__The task__: Find each line in the rows below that contains the word "closest", and copy those lines out.

__Given entries__:
* * *
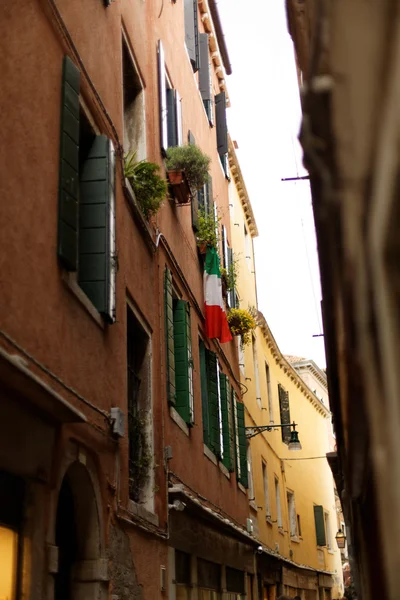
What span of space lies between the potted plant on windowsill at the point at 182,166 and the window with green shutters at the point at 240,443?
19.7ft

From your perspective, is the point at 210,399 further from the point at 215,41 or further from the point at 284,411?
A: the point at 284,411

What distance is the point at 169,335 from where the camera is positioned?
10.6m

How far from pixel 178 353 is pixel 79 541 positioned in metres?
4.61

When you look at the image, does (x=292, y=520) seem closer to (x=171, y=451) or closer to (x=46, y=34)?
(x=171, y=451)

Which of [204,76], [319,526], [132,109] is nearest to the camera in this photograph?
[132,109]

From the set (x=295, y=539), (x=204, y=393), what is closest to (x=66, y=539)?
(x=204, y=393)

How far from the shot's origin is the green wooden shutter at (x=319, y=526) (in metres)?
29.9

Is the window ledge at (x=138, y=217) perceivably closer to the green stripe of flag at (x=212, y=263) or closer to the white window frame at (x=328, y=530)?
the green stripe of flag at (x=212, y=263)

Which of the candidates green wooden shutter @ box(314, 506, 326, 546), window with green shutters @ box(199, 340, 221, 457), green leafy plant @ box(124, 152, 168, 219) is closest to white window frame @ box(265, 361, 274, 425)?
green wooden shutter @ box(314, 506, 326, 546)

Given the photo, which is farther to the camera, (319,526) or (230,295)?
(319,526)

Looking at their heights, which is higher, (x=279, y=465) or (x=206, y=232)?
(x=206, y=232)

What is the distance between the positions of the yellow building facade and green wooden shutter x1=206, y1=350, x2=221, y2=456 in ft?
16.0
* * *
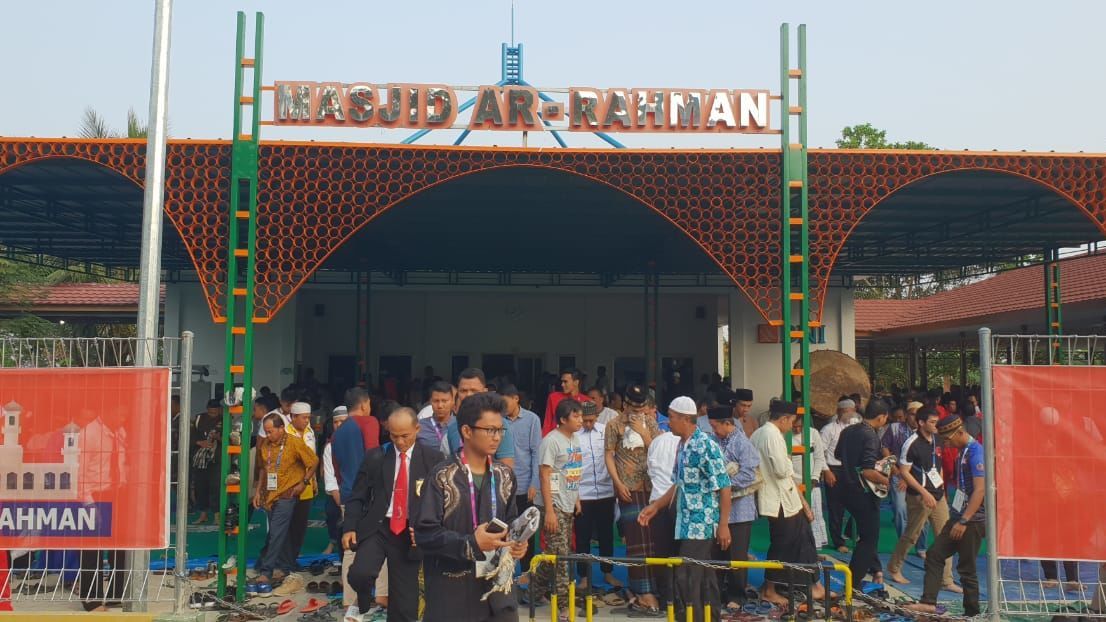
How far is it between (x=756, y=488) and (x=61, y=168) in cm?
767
* * *
__Response to this task__:
From the set (x=295, y=539), (x=204, y=393), what is closest to (x=66, y=539)?
Which of the candidates green wooden shutter @ box(314, 506, 326, 546), window with green shutters @ box(199, 340, 221, 457), green leafy plant @ box(124, 152, 168, 219) is closest to white window frame @ box(265, 361, 274, 425)?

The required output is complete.